Have been having trouble dragging myself out of bed for my morning walk for a while, but figured what would’ve been Bob’s official retirement day warranted the effort. After several mornings of thick fog blanketing the valley, the fog was somewhat higher as I brightened up his grave with my little bunch of bright red leucodendrons to mark his 65th birthday. No spectacular sunrise to herald this occasion, just splashes of pale pink as the bank of fog rolled relentlessly on blocking out the hidden brightness attempting to light up the sky.

Thought I’d sit in the gazebo at the memorial garden on the one folding chair and contemplate this peaceful morning, but unfolding it revealed a cockroach and Huntsman spider had taken up residence in its folds so opted for visiting each of the eight burial sites instead, a reminder of the passing of some precious people over the past eleven years. Tinged with sadness, but full of warm memories, and it is the positive that remains.

We don’t tend to live our lives consciously thinking about what legacy we will leave behind, we just live it the best way we know how, often operating by the seat of our pants hoping and praying we’re raising our children to be honest and resilient in a world that often doesn’t treat them as it should, and that we’re also operating from a set of values which will see us through so we don’t stuff up too much as we stumble along what can sometimes be a rough road through life.

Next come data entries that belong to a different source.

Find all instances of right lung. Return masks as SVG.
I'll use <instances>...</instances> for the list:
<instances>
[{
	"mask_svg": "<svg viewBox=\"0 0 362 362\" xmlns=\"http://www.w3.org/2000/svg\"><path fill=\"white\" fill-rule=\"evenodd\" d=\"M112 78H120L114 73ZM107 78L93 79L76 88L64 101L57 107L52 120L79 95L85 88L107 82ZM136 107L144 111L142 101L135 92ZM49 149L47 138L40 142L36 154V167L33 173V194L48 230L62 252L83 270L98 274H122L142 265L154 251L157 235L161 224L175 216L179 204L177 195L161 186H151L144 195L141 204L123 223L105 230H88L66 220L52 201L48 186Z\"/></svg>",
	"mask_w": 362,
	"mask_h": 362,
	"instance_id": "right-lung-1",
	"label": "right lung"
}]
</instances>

It is only after we’re gone that people refer to the legacy we have left behind. We can’t contrive it, performing in a certain way to manipulate how others perceive us. There are plenty who have tried I guess, but eventually it all unravels. We can spot a phony from fifty paces, and avoid them like the plague. But the genuine article? They earn our love and respect, and not necessarily because of what they have achieved but simply by who they are. They’re the ones whose legacy lives on in a positive way, not only with those who remember them after they’re gone, but with those whose lives have been enriched to the extent that those values are replicated, multiplied, given freely and generously, handed on to the next generation. You can’t fake it.